To review the circumstances surrounding the misdiagnosis of transient osteoporosis of the hip (TOH) as avascular necrosis (AVN) and to increase physician awareness of the prevalence and diagnosis of this condition in young men, we reviewed a series of cases seen in the orthopedic unit at St. Michael's Hospital, University of Toronto.


We studied the charts of patients with TOH referred between 1998 and 2001 with a diagnosis of AVN for demographic data, risk factors, imaging results and outcomes.


Twelve hips in 10 young men (mean age 41 yr, range from 32-55 yr) were identified. Nine men underwent magnetic resonance imaging (MRI) before referral, which showed characteristic changes of TOH. All 10 patients were referred for surgical intervention for a diagnosis of AVN. The correct diagnosis was made after reviewing patients' charts and the scans and was confirmed by spontaneous resolution of both symptoms and MRI findings an average of 5.5 months and 7.5 months, respectively, after consultation.

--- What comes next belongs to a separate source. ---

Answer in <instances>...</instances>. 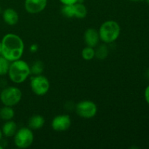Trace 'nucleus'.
Masks as SVG:
<instances>
[{"mask_svg":"<svg viewBox=\"0 0 149 149\" xmlns=\"http://www.w3.org/2000/svg\"><path fill=\"white\" fill-rule=\"evenodd\" d=\"M77 114L84 119L93 118L97 112V105L92 100H84L79 102L75 108Z\"/></svg>","mask_w":149,"mask_h":149,"instance_id":"7","label":"nucleus"},{"mask_svg":"<svg viewBox=\"0 0 149 149\" xmlns=\"http://www.w3.org/2000/svg\"><path fill=\"white\" fill-rule=\"evenodd\" d=\"M84 40L87 46L95 47L100 41L98 31L95 29H88L84 33Z\"/></svg>","mask_w":149,"mask_h":149,"instance_id":"10","label":"nucleus"},{"mask_svg":"<svg viewBox=\"0 0 149 149\" xmlns=\"http://www.w3.org/2000/svg\"><path fill=\"white\" fill-rule=\"evenodd\" d=\"M146 2H147V4H149V0H146Z\"/></svg>","mask_w":149,"mask_h":149,"instance_id":"29","label":"nucleus"},{"mask_svg":"<svg viewBox=\"0 0 149 149\" xmlns=\"http://www.w3.org/2000/svg\"><path fill=\"white\" fill-rule=\"evenodd\" d=\"M71 125V119L68 115L60 114L55 116L51 122L52 130L56 132H65Z\"/></svg>","mask_w":149,"mask_h":149,"instance_id":"8","label":"nucleus"},{"mask_svg":"<svg viewBox=\"0 0 149 149\" xmlns=\"http://www.w3.org/2000/svg\"><path fill=\"white\" fill-rule=\"evenodd\" d=\"M17 130V124L13 120L5 121V123L3 125L1 128V132L3 135L6 138H11L15 135Z\"/></svg>","mask_w":149,"mask_h":149,"instance_id":"12","label":"nucleus"},{"mask_svg":"<svg viewBox=\"0 0 149 149\" xmlns=\"http://www.w3.org/2000/svg\"><path fill=\"white\" fill-rule=\"evenodd\" d=\"M148 78H149V70H148Z\"/></svg>","mask_w":149,"mask_h":149,"instance_id":"30","label":"nucleus"},{"mask_svg":"<svg viewBox=\"0 0 149 149\" xmlns=\"http://www.w3.org/2000/svg\"><path fill=\"white\" fill-rule=\"evenodd\" d=\"M0 149H3V146L1 145V144H0Z\"/></svg>","mask_w":149,"mask_h":149,"instance_id":"28","label":"nucleus"},{"mask_svg":"<svg viewBox=\"0 0 149 149\" xmlns=\"http://www.w3.org/2000/svg\"><path fill=\"white\" fill-rule=\"evenodd\" d=\"M81 57L85 61H91L95 58L94 47L87 46L81 51Z\"/></svg>","mask_w":149,"mask_h":149,"instance_id":"19","label":"nucleus"},{"mask_svg":"<svg viewBox=\"0 0 149 149\" xmlns=\"http://www.w3.org/2000/svg\"><path fill=\"white\" fill-rule=\"evenodd\" d=\"M0 92H1V90H0Z\"/></svg>","mask_w":149,"mask_h":149,"instance_id":"31","label":"nucleus"},{"mask_svg":"<svg viewBox=\"0 0 149 149\" xmlns=\"http://www.w3.org/2000/svg\"><path fill=\"white\" fill-rule=\"evenodd\" d=\"M109 48L106 44H102L97 47L95 49V57L99 60H103L107 58L109 55Z\"/></svg>","mask_w":149,"mask_h":149,"instance_id":"16","label":"nucleus"},{"mask_svg":"<svg viewBox=\"0 0 149 149\" xmlns=\"http://www.w3.org/2000/svg\"><path fill=\"white\" fill-rule=\"evenodd\" d=\"M73 6H74V17L79 19H82L87 16V10L84 3L77 2L76 4H73Z\"/></svg>","mask_w":149,"mask_h":149,"instance_id":"14","label":"nucleus"},{"mask_svg":"<svg viewBox=\"0 0 149 149\" xmlns=\"http://www.w3.org/2000/svg\"><path fill=\"white\" fill-rule=\"evenodd\" d=\"M45 123V119L41 115H33L29 118L28 121V126L32 130H39L44 126Z\"/></svg>","mask_w":149,"mask_h":149,"instance_id":"13","label":"nucleus"},{"mask_svg":"<svg viewBox=\"0 0 149 149\" xmlns=\"http://www.w3.org/2000/svg\"><path fill=\"white\" fill-rule=\"evenodd\" d=\"M15 116V111L13 107L4 106L0 109V119L4 121L12 120Z\"/></svg>","mask_w":149,"mask_h":149,"instance_id":"15","label":"nucleus"},{"mask_svg":"<svg viewBox=\"0 0 149 149\" xmlns=\"http://www.w3.org/2000/svg\"><path fill=\"white\" fill-rule=\"evenodd\" d=\"M47 0H25V10L31 14H37L47 7Z\"/></svg>","mask_w":149,"mask_h":149,"instance_id":"9","label":"nucleus"},{"mask_svg":"<svg viewBox=\"0 0 149 149\" xmlns=\"http://www.w3.org/2000/svg\"><path fill=\"white\" fill-rule=\"evenodd\" d=\"M30 87L32 92L38 96L45 95L48 93L50 87L48 79L45 76L39 74L31 78Z\"/></svg>","mask_w":149,"mask_h":149,"instance_id":"6","label":"nucleus"},{"mask_svg":"<svg viewBox=\"0 0 149 149\" xmlns=\"http://www.w3.org/2000/svg\"><path fill=\"white\" fill-rule=\"evenodd\" d=\"M2 13V10H1V6H0V13Z\"/></svg>","mask_w":149,"mask_h":149,"instance_id":"27","label":"nucleus"},{"mask_svg":"<svg viewBox=\"0 0 149 149\" xmlns=\"http://www.w3.org/2000/svg\"><path fill=\"white\" fill-rule=\"evenodd\" d=\"M61 14L65 17L68 18H71L74 17V6L72 5H63L61 7Z\"/></svg>","mask_w":149,"mask_h":149,"instance_id":"20","label":"nucleus"},{"mask_svg":"<svg viewBox=\"0 0 149 149\" xmlns=\"http://www.w3.org/2000/svg\"><path fill=\"white\" fill-rule=\"evenodd\" d=\"M2 18L4 23L9 26H15L19 20L18 13L13 8H7L2 12Z\"/></svg>","mask_w":149,"mask_h":149,"instance_id":"11","label":"nucleus"},{"mask_svg":"<svg viewBox=\"0 0 149 149\" xmlns=\"http://www.w3.org/2000/svg\"><path fill=\"white\" fill-rule=\"evenodd\" d=\"M129 1H134V2H138V1H141V0H129Z\"/></svg>","mask_w":149,"mask_h":149,"instance_id":"26","label":"nucleus"},{"mask_svg":"<svg viewBox=\"0 0 149 149\" xmlns=\"http://www.w3.org/2000/svg\"><path fill=\"white\" fill-rule=\"evenodd\" d=\"M31 68V74H33V76L35 75H39L42 74V72L44 71V68L45 65L44 63L40 61H37L32 65Z\"/></svg>","mask_w":149,"mask_h":149,"instance_id":"18","label":"nucleus"},{"mask_svg":"<svg viewBox=\"0 0 149 149\" xmlns=\"http://www.w3.org/2000/svg\"><path fill=\"white\" fill-rule=\"evenodd\" d=\"M10 61L6 59L2 55H0V76L7 75L8 73L9 68H10Z\"/></svg>","mask_w":149,"mask_h":149,"instance_id":"17","label":"nucleus"},{"mask_svg":"<svg viewBox=\"0 0 149 149\" xmlns=\"http://www.w3.org/2000/svg\"><path fill=\"white\" fill-rule=\"evenodd\" d=\"M1 55L10 62L19 60L23 56L25 45L23 39L15 33H9L1 41Z\"/></svg>","mask_w":149,"mask_h":149,"instance_id":"1","label":"nucleus"},{"mask_svg":"<svg viewBox=\"0 0 149 149\" xmlns=\"http://www.w3.org/2000/svg\"><path fill=\"white\" fill-rule=\"evenodd\" d=\"M22 95V91L18 87L10 86L0 92V100L4 106L13 107L20 103Z\"/></svg>","mask_w":149,"mask_h":149,"instance_id":"4","label":"nucleus"},{"mask_svg":"<svg viewBox=\"0 0 149 149\" xmlns=\"http://www.w3.org/2000/svg\"><path fill=\"white\" fill-rule=\"evenodd\" d=\"M63 5H72L78 2L79 0H59Z\"/></svg>","mask_w":149,"mask_h":149,"instance_id":"21","label":"nucleus"},{"mask_svg":"<svg viewBox=\"0 0 149 149\" xmlns=\"http://www.w3.org/2000/svg\"><path fill=\"white\" fill-rule=\"evenodd\" d=\"M0 55H1V43L0 42Z\"/></svg>","mask_w":149,"mask_h":149,"instance_id":"25","label":"nucleus"},{"mask_svg":"<svg viewBox=\"0 0 149 149\" xmlns=\"http://www.w3.org/2000/svg\"><path fill=\"white\" fill-rule=\"evenodd\" d=\"M13 138L14 143L16 147L18 148L25 149L32 145L34 140V135L32 130L28 127L17 130Z\"/></svg>","mask_w":149,"mask_h":149,"instance_id":"5","label":"nucleus"},{"mask_svg":"<svg viewBox=\"0 0 149 149\" xmlns=\"http://www.w3.org/2000/svg\"><path fill=\"white\" fill-rule=\"evenodd\" d=\"M2 136H3L2 132H1V130L0 129V141H1V139H2Z\"/></svg>","mask_w":149,"mask_h":149,"instance_id":"24","label":"nucleus"},{"mask_svg":"<svg viewBox=\"0 0 149 149\" xmlns=\"http://www.w3.org/2000/svg\"><path fill=\"white\" fill-rule=\"evenodd\" d=\"M7 74L13 83L21 84L30 76L31 68L28 63L23 60H16L10 63Z\"/></svg>","mask_w":149,"mask_h":149,"instance_id":"2","label":"nucleus"},{"mask_svg":"<svg viewBox=\"0 0 149 149\" xmlns=\"http://www.w3.org/2000/svg\"><path fill=\"white\" fill-rule=\"evenodd\" d=\"M144 97L146 103L149 105V85L146 87L145 91H144Z\"/></svg>","mask_w":149,"mask_h":149,"instance_id":"22","label":"nucleus"},{"mask_svg":"<svg viewBox=\"0 0 149 149\" xmlns=\"http://www.w3.org/2000/svg\"><path fill=\"white\" fill-rule=\"evenodd\" d=\"M98 33L100 40L103 43H113L120 36L121 27L115 20H106L100 26Z\"/></svg>","mask_w":149,"mask_h":149,"instance_id":"3","label":"nucleus"},{"mask_svg":"<svg viewBox=\"0 0 149 149\" xmlns=\"http://www.w3.org/2000/svg\"><path fill=\"white\" fill-rule=\"evenodd\" d=\"M38 45H36V44H33V45H31L30 46V48H29V49H30V51L31 52H36V51H37L38 49Z\"/></svg>","mask_w":149,"mask_h":149,"instance_id":"23","label":"nucleus"}]
</instances>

Despite recent publications, the prevalence of TOH among young men is still overlooked and the distinctive MRI appearance still misinterpreted. Symptoms may be severe but resolve over time with reduced weight bearing. The absence of focal changes on MRI is highly suggestive of a transient lesion. A greater level of awareness of this condition is needed to differentiate TOH from AVN, avoiding unnecessary surgery and ensuring appropriate treatment.